Gene Ontology Mapping
Mapping is the process of retrieving GO terms associated with the Hits obtained by the BLAST search. OmicsBox performs four different mappings steps:
- BLAST result accessions are used to retrieve gene names or symbols making use of two mapping files provided by the NCBI (gene_info, gene2accession). Identified gene names are then searched in the species-specific entries of the gene-product table of the GO database.
- GeneBank identifiers (gi), the primary blast Hit ids, are used to retrieve UniProt IDs making use of a mapping file from PIR (Non-redundant Reference Protein Database) including PSD, UniProt, Swiss-Prot, TrEMBL, RefSeq, GenPept and PDB.
- Accessions are searched directly in the dbxref table of the GO database.
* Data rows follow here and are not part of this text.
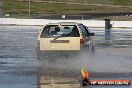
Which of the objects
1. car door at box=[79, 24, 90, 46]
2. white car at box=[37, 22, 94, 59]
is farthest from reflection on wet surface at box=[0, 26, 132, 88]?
car door at box=[79, 24, 90, 46]

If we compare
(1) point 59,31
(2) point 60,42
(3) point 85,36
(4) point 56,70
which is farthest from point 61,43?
(4) point 56,70

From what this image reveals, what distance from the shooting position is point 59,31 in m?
20.2

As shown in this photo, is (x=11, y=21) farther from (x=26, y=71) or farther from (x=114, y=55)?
(x=26, y=71)

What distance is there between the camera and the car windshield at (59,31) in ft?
65.0

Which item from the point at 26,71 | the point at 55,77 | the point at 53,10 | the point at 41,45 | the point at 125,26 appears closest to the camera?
the point at 55,77

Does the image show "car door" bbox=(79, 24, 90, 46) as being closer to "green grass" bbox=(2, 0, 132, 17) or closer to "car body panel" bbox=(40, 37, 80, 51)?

- BLAST result accessions are searched directly in the gene-product table of the GO database.
Figure 1: Mapping options
- Run Mapping. Mapping will start.
- Remove Mapping. Delete Mapping results for the selected sequences.
The mapping step needs protein ids to run. Make sure you ran blast against a protein database.
blastx - if one has nucleotide sequences
blastp - if one has protein sequences
If a BLAST result is successfully mapped to one or several GO terms, these will be shown in the GOs column of the Main Sequence Table and this sequence row will turn light-green. Assigned GOs can be reviewed in the BLAST results Table (see Show BLAST Results section and BLAST figure 8 of that section).
Three different charts are available to summarise the mapping step:
- GO Mapping Distribution: Shows the distribution of the amount of Gene Ontology candidate terms assigned to each sequence during the GO Mapping step.
- EC Distribution for Blast Hits (figure 5): Evidence Codes associated to the obtained GO pool
- EC Distribution for Sequences (figure 6): This chart shows the distribution of GO evidence codes for the functional terms obtained during the mapping step. It gives an idea about how many annotations derive from automatic/computational annotations or manually curated ones.
- DB Resources of Mapping (figure 7): This chart gives the distribution of the number of annotations (GO-terms) retrieved from the different source databases e.g. UniProt, PDB, TAIR etc.
Commonly IEA (electronic annotation) is overwhelmed in the mapping results. However, the contribution of this (and other) type of annotation to the finally assigned annotation to the query set can be modulated at the annotation step.
Mapping Statistics Graphs:
Figure 5: Evidence Code Distribution of BLAST hits
Figure 6: Evidence Code Distribution for sequences
Figure 7: DB Resources of Mapping
Export Mapping Results
A tab separator text file can be exported with the corresponding mapping results (File > Export > Export Mapping Results).